** Begin Rows **

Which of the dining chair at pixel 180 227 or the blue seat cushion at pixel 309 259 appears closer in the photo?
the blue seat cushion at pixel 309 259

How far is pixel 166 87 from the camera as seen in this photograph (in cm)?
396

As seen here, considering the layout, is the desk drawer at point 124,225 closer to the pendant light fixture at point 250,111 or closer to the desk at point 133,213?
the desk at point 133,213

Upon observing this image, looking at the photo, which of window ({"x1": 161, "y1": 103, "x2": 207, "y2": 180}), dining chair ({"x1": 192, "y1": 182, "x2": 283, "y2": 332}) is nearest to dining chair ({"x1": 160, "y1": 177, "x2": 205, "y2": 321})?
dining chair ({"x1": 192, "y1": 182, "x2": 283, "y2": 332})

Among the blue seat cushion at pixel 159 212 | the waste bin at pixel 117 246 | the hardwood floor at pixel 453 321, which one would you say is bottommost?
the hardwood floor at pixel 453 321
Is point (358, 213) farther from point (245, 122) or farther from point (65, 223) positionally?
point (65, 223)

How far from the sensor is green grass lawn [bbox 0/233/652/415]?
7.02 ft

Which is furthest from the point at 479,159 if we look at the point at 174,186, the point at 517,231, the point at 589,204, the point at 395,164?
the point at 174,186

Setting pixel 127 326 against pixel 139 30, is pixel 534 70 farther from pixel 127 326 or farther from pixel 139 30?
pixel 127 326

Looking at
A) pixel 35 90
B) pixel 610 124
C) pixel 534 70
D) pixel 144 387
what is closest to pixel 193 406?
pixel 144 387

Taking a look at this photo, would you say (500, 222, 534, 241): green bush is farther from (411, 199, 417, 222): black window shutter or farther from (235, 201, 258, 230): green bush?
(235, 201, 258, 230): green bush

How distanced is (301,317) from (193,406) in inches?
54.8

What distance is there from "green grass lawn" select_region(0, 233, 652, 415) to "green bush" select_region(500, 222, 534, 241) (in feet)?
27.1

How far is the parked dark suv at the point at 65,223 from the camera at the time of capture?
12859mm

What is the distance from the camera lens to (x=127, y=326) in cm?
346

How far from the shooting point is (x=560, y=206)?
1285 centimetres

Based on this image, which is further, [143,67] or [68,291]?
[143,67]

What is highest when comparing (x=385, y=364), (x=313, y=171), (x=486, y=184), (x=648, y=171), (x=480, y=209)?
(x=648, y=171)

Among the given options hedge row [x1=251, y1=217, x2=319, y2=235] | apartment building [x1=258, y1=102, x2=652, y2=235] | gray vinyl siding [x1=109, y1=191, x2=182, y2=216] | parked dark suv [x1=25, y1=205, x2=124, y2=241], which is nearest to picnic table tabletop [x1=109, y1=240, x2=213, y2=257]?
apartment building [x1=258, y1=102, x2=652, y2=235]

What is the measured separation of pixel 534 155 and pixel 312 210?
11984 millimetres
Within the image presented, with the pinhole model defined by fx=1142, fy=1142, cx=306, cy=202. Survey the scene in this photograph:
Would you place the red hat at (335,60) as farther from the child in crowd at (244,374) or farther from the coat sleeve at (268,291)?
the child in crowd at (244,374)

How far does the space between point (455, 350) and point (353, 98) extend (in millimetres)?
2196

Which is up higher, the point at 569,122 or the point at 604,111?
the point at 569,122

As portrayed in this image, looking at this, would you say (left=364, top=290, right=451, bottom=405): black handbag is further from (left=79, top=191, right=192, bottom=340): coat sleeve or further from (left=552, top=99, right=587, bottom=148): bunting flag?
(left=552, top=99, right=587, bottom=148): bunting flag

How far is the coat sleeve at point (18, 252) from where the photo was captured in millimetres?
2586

** End Rows **

▶ _Exercise_
Copy out every line of the data above, exactly as given.

▶ _Output_
Which of the dining chair at pixel 180 227 or the blue seat cushion at pixel 309 259 appears closer in the photo?
the blue seat cushion at pixel 309 259

How far is pixel 166 87 from the camera as seen in this photograph (in cm)?
396

As seen here, considering the layout, is the desk drawer at point 124,225 closer to the pendant light fixture at point 250,111 or closer to the desk at point 133,213?
the desk at point 133,213

Upon observing this image, looking at the photo, which of window ({"x1": 161, "y1": 103, "x2": 207, "y2": 180}), dining chair ({"x1": 192, "y1": 182, "x2": 283, "y2": 332}) is nearest to dining chair ({"x1": 160, "y1": 177, "x2": 205, "y2": 321})?
dining chair ({"x1": 192, "y1": 182, "x2": 283, "y2": 332})

Among the blue seat cushion at pixel 159 212 | the waste bin at pixel 117 246 | the hardwood floor at pixel 453 321, which one would you say is bottommost?
the hardwood floor at pixel 453 321
Is point (358, 213) farther from point (245, 122) or farther from point (65, 223) positionally?
point (65, 223)

How far from the sensor is green grass lawn [bbox 0/233/652/415]?
7.02 ft

Which is furthest from the point at 479,159 if we look at the point at 174,186, the point at 517,231, the point at 589,204, the point at 395,164?
the point at 174,186

Setting pixel 127 326 against pixel 139 30, is pixel 534 70 farther from pixel 127 326 or farther from pixel 139 30?
pixel 127 326

Looking at
A) pixel 35 90
B) pixel 610 124
C) pixel 534 70
D) pixel 144 387
what is closest to pixel 193 406?
pixel 144 387

Taking a look at this photo, would you say (500, 222, 534, 241): green bush is farther from (411, 199, 417, 222): black window shutter or farther from (235, 201, 258, 230): green bush?
(235, 201, 258, 230): green bush

How distanced is (301,317) from (193,406) in inches?
54.8

What distance is there from "green grass lawn" select_region(0, 233, 652, 415) to "green bush" select_region(500, 222, 534, 241) (in feet)?
27.1

How far is the parked dark suv at the point at 65,223 from the camera at the time of capture?
12859mm

What is the distance from the camera lens to (x=127, y=326) in cm?
346

How far from the shooting point is (x=560, y=206)?
1285 centimetres

Based on this image, which is further, [143,67] or [68,291]?
[143,67]

What is highest when comparing (x=385, y=364), (x=313, y=171), (x=486, y=184), (x=648, y=171), (x=480, y=209)?
(x=648, y=171)

Among the given options hedge row [x1=251, y1=217, x2=319, y2=235] | apartment building [x1=258, y1=102, x2=652, y2=235] | gray vinyl siding [x1=109, y1=191, x2=182, y2=216] | parked dark suv [x1=25, y1=205, x2=124, y2=241], which is nearest to picnic table tabletop [x1=109, y1=240, x2=213, y2=257]?
apartment building [x1=258, y1=102, x2=652, y2=235]

What is the measured separation of pixel 534 155 and pixel 312 210?
11984 millimetres
Within the image presented, with the pinhole model defined by fx=1142, fy=1142, cx=306, cy=202. Survey the scene in this photograph:
Would you place the red hat at (335,60) as farther from the child in crowd at (244,374) or farther from the coat sleeve at (268,291)?
the child in crowd at (244,374)

How far does the space between point (455, 350) and point (353, 98) extend (in millimetres)?
2196

Which is up higher, the point at 569,122 or the point at 604,111?
the point at 569,122

As portrayed in this image, looking at this, would you say (left=364, top=290, right=451, bottom=405): black handbag is further from (left=79, top=191, right=192, bottom=340): coat sleeve or further from (left=552, top=99, right=587, bottom=148): bunting flag?
(left=552, top=99, right=587, bottom=148): bunting flag

How far is the coat sleeve at point (18, 252) from where the photo was captured in millimetres?
2586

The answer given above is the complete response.